=== Section Start ===
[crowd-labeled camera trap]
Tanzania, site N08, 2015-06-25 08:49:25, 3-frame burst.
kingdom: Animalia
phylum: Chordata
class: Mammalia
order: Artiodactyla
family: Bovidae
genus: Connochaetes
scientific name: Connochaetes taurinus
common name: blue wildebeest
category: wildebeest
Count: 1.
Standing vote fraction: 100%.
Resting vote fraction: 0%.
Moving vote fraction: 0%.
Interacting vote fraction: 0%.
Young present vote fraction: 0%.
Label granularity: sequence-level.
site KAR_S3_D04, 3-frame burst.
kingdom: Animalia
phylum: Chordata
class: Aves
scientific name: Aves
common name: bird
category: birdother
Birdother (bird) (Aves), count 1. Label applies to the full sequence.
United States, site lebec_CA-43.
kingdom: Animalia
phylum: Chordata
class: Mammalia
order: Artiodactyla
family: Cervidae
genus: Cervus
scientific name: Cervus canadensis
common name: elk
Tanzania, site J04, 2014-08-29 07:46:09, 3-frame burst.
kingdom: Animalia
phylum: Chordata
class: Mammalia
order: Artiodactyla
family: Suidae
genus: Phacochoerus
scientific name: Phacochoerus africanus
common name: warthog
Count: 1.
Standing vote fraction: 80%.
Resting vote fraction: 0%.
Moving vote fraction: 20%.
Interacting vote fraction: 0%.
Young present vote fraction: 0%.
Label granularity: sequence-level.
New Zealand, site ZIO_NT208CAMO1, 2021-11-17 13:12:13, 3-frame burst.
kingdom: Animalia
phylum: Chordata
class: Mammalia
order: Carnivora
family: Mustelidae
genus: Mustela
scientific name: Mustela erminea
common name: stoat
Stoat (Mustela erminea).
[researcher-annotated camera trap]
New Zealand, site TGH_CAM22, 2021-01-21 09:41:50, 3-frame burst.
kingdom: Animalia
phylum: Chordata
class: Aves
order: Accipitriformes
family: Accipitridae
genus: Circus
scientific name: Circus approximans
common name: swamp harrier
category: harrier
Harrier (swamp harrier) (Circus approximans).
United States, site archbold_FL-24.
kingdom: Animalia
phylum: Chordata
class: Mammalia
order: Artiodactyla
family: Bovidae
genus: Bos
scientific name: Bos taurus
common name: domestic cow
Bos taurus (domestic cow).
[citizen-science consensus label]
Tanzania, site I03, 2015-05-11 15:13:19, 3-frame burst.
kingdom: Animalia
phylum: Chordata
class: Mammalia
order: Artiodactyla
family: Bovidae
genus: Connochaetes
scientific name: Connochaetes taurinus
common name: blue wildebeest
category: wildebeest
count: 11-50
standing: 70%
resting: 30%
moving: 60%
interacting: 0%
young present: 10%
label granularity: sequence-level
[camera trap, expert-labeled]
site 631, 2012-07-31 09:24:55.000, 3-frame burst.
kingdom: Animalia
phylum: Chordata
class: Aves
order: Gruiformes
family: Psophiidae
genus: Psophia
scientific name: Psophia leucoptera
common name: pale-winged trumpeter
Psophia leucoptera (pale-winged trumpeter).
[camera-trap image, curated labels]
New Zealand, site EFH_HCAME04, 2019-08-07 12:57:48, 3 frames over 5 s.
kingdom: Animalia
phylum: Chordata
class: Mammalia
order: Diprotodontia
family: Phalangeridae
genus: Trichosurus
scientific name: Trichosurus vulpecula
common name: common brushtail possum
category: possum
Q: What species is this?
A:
=== Section End ===
TASK:
Return only the number of lines in the records above that include the string "Tanzania".

REPLY:
3